Exercise details: Locate every line in the data below that contains the string "Masks" and copy each of those lines. Matches must be case-sensitive.

(Data entries)
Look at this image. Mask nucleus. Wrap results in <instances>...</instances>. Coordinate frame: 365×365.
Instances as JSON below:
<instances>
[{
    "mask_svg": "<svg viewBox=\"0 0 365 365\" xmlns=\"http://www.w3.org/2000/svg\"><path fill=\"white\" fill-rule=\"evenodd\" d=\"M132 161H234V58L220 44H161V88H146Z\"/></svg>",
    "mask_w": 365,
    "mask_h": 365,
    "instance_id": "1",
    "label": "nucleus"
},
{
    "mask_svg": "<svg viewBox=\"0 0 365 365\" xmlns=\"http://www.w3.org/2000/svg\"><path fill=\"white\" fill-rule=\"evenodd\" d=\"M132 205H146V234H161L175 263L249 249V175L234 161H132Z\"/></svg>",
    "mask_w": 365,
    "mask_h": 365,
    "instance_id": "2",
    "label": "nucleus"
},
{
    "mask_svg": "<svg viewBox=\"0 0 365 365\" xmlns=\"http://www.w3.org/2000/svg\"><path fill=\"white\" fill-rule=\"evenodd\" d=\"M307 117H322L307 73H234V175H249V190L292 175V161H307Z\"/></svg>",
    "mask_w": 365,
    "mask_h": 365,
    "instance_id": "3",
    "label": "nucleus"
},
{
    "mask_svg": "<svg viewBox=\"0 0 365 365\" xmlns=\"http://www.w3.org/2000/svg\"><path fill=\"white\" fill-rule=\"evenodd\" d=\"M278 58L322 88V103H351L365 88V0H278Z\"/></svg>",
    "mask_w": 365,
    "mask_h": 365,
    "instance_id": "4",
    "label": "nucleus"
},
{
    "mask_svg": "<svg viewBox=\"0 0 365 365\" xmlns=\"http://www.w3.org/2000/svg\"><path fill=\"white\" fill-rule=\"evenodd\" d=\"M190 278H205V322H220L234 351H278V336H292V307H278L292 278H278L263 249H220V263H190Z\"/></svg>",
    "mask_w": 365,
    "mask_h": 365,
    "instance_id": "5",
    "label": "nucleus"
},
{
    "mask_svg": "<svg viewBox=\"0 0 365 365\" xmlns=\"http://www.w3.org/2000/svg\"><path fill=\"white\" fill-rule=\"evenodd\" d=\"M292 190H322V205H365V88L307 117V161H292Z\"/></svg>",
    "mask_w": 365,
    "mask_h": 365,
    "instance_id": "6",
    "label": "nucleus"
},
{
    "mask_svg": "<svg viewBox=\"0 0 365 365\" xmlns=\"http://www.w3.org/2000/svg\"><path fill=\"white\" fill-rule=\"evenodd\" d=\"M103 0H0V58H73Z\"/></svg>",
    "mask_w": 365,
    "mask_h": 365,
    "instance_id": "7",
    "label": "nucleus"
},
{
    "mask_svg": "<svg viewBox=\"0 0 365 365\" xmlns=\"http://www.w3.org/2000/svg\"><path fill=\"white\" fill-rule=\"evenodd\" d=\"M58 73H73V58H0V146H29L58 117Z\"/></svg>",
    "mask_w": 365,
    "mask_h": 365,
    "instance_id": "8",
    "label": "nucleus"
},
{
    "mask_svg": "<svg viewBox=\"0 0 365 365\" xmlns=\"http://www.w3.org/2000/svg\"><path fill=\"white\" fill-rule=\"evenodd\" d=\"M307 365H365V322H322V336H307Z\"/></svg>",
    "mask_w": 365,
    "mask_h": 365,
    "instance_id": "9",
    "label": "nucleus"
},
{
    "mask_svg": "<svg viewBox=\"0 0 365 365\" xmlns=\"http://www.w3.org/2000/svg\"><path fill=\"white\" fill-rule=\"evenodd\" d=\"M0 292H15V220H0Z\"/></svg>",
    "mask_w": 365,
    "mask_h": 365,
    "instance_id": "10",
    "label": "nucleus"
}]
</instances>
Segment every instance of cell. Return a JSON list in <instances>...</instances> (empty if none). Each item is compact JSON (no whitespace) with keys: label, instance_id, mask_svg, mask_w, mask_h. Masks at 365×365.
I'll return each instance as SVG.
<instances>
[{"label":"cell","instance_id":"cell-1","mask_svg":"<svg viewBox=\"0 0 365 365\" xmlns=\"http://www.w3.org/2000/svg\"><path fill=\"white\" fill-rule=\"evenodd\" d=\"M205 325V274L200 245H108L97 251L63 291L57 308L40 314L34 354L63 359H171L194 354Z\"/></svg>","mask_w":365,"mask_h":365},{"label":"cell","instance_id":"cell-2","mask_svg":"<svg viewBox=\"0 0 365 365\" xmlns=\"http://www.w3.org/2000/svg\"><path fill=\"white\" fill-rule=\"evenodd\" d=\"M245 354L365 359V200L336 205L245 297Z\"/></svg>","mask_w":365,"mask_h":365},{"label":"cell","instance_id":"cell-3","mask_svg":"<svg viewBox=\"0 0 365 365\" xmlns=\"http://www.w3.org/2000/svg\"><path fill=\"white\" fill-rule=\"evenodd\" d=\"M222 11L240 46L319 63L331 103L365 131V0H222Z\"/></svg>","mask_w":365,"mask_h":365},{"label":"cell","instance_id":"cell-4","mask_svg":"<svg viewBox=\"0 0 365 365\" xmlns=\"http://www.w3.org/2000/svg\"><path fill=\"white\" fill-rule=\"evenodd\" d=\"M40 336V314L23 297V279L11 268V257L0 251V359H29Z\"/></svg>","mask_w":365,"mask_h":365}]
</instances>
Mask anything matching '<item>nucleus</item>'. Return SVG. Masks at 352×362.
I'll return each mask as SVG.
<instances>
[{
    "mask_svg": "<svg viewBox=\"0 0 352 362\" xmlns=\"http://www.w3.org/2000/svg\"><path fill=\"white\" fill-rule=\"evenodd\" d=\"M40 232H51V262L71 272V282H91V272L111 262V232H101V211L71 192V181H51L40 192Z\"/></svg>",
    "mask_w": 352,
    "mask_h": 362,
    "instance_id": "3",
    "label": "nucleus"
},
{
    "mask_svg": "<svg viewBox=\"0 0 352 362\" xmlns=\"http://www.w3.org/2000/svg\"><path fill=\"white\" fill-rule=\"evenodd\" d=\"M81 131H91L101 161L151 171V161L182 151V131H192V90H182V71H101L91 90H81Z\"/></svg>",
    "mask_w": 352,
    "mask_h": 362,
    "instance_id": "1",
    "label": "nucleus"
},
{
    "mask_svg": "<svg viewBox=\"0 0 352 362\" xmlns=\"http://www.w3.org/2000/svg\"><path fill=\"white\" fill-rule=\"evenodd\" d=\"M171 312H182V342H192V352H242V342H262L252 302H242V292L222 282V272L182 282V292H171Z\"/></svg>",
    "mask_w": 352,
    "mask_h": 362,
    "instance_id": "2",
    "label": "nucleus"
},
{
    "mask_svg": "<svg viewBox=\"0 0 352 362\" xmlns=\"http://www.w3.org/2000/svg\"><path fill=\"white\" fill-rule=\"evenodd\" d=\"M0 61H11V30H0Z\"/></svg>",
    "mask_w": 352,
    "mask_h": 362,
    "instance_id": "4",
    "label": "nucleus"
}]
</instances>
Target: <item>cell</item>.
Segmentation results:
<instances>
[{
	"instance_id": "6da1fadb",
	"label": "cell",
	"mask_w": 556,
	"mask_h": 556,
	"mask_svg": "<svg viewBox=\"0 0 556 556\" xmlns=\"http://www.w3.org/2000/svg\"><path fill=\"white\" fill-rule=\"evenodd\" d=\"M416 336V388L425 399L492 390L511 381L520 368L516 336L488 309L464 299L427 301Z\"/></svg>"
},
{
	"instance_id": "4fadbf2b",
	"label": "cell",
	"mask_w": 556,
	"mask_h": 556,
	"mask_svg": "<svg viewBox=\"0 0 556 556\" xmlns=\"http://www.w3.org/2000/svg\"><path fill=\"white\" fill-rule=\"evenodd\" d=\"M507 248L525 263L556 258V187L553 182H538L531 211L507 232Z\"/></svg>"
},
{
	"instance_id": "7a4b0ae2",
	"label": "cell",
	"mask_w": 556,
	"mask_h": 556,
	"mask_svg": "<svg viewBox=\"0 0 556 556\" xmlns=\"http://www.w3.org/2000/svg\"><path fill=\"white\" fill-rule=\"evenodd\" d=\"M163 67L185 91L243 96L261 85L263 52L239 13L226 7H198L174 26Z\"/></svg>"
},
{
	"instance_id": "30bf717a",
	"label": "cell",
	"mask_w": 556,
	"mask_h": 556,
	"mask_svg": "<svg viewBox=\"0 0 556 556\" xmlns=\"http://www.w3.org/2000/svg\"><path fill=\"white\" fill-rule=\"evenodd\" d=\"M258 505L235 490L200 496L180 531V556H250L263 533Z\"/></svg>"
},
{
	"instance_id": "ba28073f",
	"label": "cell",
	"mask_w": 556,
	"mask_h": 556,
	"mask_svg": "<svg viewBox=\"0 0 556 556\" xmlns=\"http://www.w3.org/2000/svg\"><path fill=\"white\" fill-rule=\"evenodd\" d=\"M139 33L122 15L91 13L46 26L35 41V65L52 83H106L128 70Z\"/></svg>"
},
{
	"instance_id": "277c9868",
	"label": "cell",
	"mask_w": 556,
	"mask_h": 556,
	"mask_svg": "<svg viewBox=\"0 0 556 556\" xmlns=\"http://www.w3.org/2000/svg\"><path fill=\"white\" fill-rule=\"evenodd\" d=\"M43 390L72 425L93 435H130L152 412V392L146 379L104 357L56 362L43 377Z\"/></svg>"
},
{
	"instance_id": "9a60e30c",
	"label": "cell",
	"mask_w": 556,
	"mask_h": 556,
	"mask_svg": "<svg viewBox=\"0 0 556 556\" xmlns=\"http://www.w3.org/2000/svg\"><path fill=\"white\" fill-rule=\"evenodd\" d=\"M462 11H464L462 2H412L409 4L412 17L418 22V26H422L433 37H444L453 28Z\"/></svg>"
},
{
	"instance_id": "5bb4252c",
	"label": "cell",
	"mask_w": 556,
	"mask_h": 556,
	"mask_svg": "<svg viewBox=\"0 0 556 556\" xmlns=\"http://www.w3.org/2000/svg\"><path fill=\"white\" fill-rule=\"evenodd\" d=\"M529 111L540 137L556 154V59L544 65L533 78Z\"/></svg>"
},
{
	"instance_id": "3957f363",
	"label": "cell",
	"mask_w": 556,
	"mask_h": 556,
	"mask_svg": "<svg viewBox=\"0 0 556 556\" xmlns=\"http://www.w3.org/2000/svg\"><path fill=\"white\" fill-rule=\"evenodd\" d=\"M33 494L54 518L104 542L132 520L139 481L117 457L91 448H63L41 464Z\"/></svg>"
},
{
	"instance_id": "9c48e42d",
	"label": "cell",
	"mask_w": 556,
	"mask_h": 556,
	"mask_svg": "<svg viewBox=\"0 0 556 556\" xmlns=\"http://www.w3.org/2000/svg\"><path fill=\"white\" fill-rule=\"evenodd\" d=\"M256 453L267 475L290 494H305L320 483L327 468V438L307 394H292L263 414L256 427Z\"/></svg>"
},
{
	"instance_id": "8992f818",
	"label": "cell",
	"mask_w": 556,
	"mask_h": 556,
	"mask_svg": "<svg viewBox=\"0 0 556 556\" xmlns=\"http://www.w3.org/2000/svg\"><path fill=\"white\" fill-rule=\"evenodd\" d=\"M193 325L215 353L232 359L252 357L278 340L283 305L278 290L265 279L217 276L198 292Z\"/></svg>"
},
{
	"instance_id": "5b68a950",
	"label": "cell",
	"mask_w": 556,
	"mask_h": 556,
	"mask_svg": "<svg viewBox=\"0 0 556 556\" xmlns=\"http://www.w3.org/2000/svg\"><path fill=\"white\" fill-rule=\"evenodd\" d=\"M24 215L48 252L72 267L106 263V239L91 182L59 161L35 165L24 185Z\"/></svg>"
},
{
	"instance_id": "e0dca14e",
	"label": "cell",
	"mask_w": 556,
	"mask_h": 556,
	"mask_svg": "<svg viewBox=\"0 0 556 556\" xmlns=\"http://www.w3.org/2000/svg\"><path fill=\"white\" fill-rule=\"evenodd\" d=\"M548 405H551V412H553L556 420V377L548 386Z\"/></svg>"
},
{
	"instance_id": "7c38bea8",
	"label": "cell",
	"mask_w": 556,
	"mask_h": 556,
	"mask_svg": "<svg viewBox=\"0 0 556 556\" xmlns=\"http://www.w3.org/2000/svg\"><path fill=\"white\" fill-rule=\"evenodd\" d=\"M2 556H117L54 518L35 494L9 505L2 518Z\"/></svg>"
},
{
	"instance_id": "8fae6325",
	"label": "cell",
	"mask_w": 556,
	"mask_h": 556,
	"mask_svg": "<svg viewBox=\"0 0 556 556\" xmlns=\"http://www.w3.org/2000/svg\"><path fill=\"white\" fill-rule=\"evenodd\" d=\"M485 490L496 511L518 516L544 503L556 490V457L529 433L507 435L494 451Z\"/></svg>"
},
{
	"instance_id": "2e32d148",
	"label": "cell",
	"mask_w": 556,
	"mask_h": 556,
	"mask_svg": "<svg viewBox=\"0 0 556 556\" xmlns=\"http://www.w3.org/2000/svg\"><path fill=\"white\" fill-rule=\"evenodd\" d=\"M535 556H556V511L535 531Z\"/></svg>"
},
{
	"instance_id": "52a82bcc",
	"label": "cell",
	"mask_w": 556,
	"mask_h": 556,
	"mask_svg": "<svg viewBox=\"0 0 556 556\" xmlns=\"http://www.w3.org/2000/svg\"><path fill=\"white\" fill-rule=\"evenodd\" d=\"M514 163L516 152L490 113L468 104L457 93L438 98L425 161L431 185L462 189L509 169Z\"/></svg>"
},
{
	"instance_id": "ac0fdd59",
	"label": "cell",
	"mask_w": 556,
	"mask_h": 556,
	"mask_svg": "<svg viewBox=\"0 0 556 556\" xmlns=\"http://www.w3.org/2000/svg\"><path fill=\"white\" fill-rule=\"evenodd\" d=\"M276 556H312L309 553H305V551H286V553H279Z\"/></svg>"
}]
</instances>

Exercise answer:
Segment every instance of cell. Return a JSON list in <instances>...</instances> (empty if none). Each item is compact JSON (no whitespace) with keys: label, instance_id, mask_svg, mask_w, mask_h. Masks at 365×365.
Mask anything matching '<item>nucleus</item>'. Return SVG. Masks at 352×362.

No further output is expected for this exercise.